KARACHI: The Pakistan Stock Exchange is mulling changes in its regulations to revamp the defaulters’ segment to protect the rights of minority shareholders.
The exchange places listed firms in this segment when they commit any of the 14 specific irregularities mentioned in the PSX Rule Book, the document containing all exchange-related regulations for the 532 listed companies.
The PSX has proposed that the existing defaulters’ segment be restructured in two separate counters instead for “better transparency” and the “classification of non-compliant” listed companies. The new categories should be called the non-compliant companies’ segment and the winding-up segment.
Under the existing regulations, not starting commercial production within 90 days of the timeframe disclosed in the listing prospectus leads to a company’s placement in the defaulters’ segment. The same is the case with companies that’ve kept their operations suspended for one year. The PSX has proposed that the two conditions be removed from the regulations because companies disclose their financial performance periodically and, as such, their placement on the defaulters’ segment doesn’t disseminate any material information.

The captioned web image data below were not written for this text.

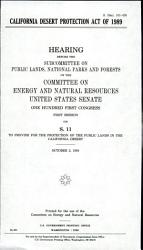 California Desert Protection Act of 1989 PDF
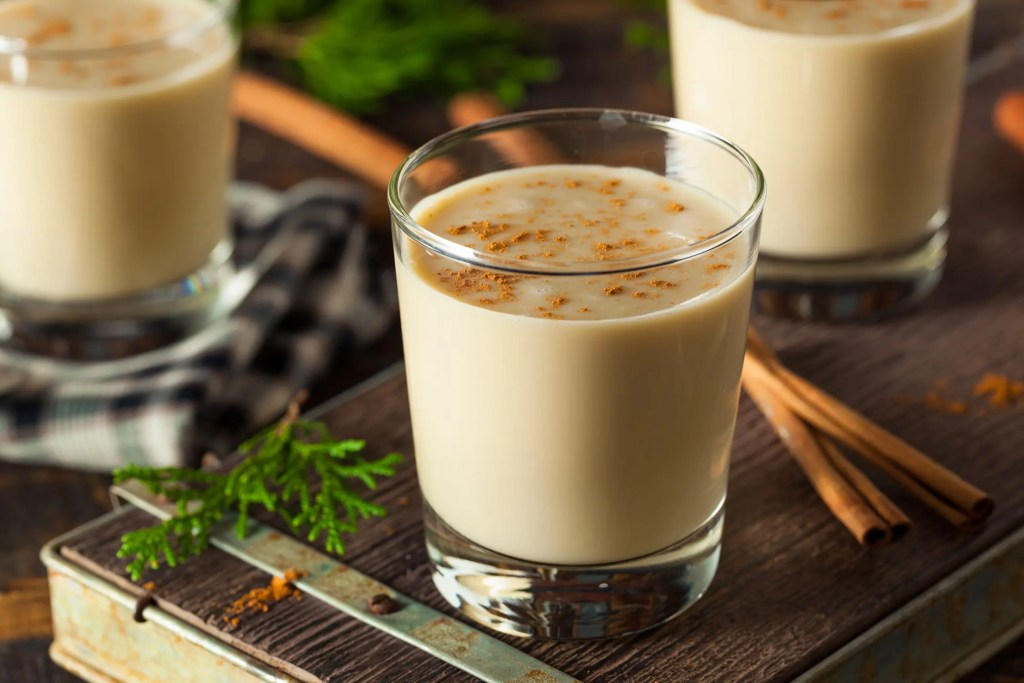 quick-and-easy-eggnog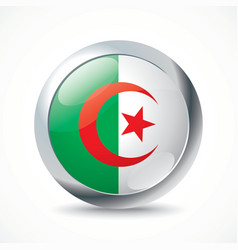 Algeria flag button vector image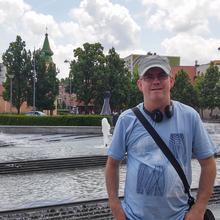 Piotr567 mężczyzna Mielec -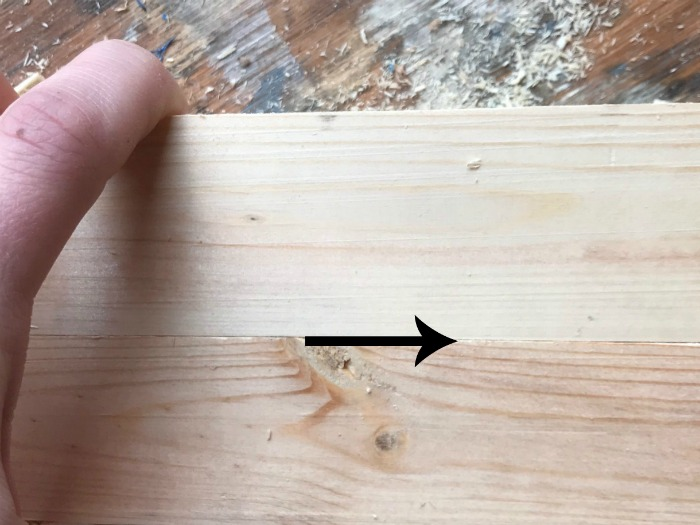 Clean joints on two boards pressed together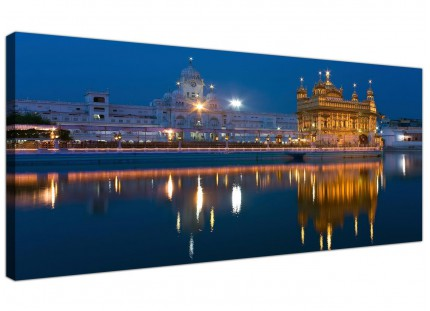 Large Sikh Golden Temple Amritsar - Blue Modern Canvas Art - 120cm - 1196
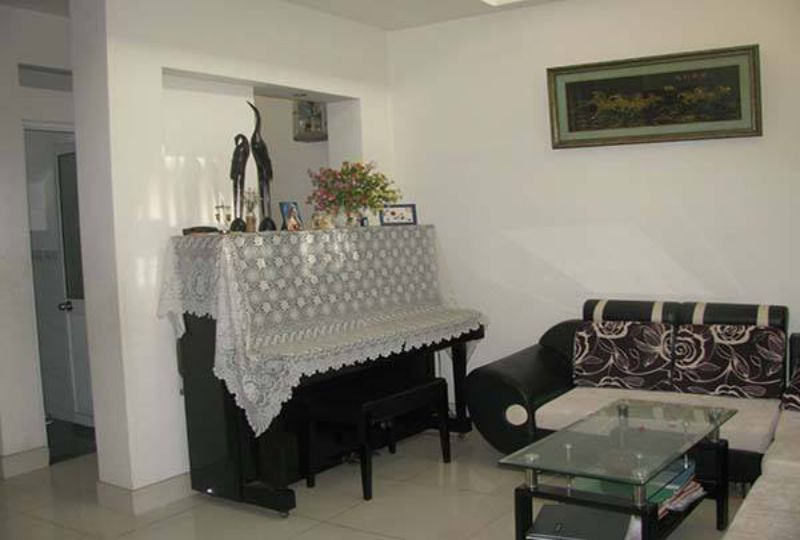 Homes for rent in Thao Dien area district 2 Ho Chi Minh city 3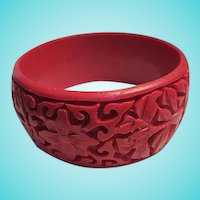 Fabulous Wide Carved Red Cinnabar Flowers Bangle Bracelet
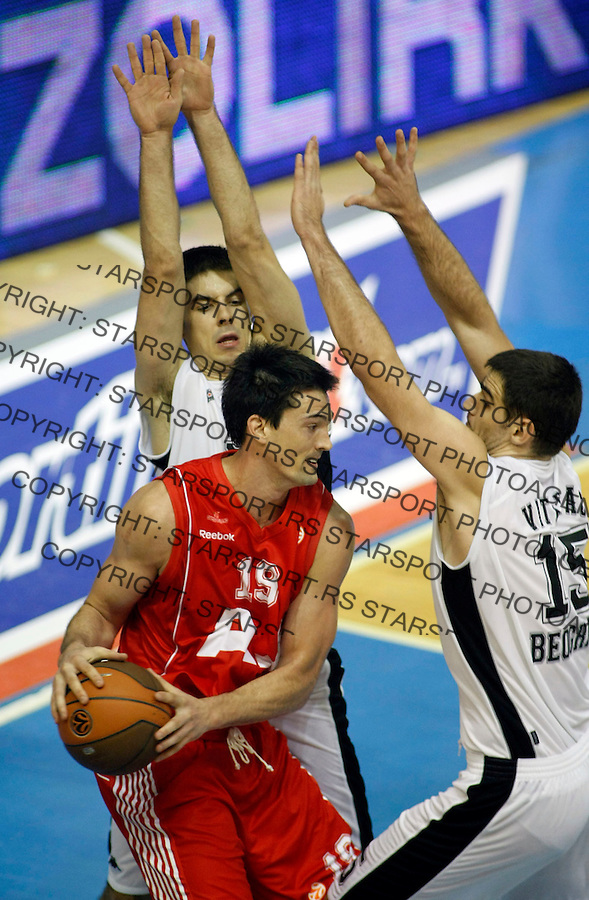 Kosarka, Euroleague, season 2007/08.Partizan Vs. Armani Jeans (Milano).Joey Beard, center, Milenko Tepic, left and Cedomir Vitkovac.Beograd, 05.11.2008..foto: Srdjan Stevanovic/Starsportphoto.com ©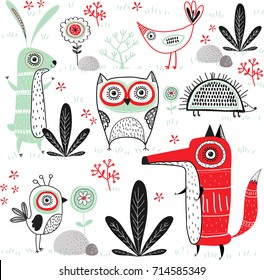 Cute vector background with animals. Cartoon owl, birds,fox,rabbit and hedgehog in the forest.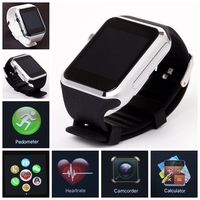 Best price of smart watch phone bluetooth android cell phone watch with 4.0 bluetooth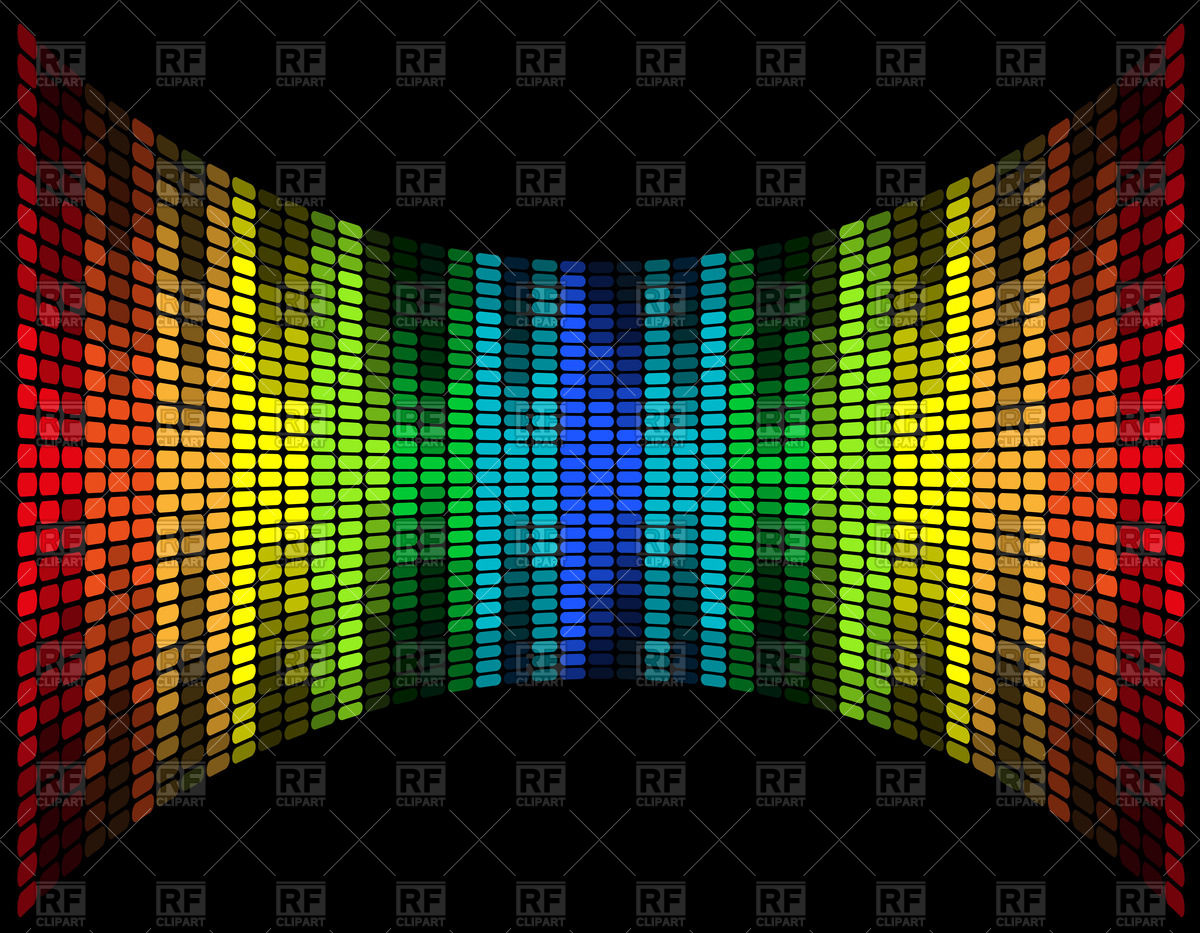 Graphic equalizer clipart #10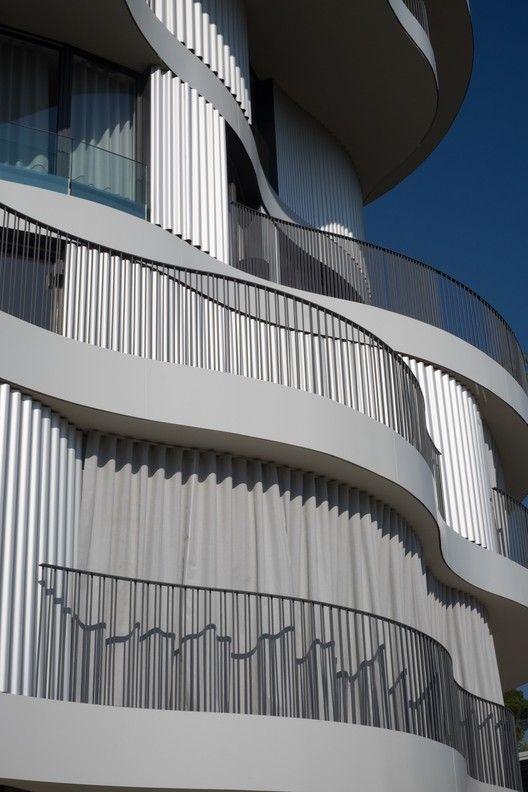 #mnur - Folie Divine,Courtesy of Farshid Moussavi Architecture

The PSX also proposed the removal of events like the suspension of Central Depository Systems (CDS) eligibility by CDS, qualified opinion on the going-concern assumption, and the issuance of show-cause notice by the Securities and Exchange Commission of Pakistan (SECP) for the initiation of winding-up proceedings.
Instead, the PSX has proposed eight events that should lead to a firm’s placement in the non-compliant companies’ segment. Some of these events are the non-holding of annual general meetings, non-submission of annual audited financial statements, non-payment of annual listing fees or penalties for two years, and failure to comply with any provision of Chapter 5 of the PSX regulations that deal with a public listing.
Other proposed events that should lead to the placement of a firm in the segment of non-compliant companies include its failure to join CDS, revocation of its CDS eligibility, cancellation of its licence by the SECP and the passing of a winding-up order by the apex regulator.
As for the placement of companies in the winding-up segment, the PSX has proposed three trigger events. These include the commencement of voluntary winding-up proceedings through a special resolution and the filing of a winding-up petition by either the apex regulator or a creditor/shareholder.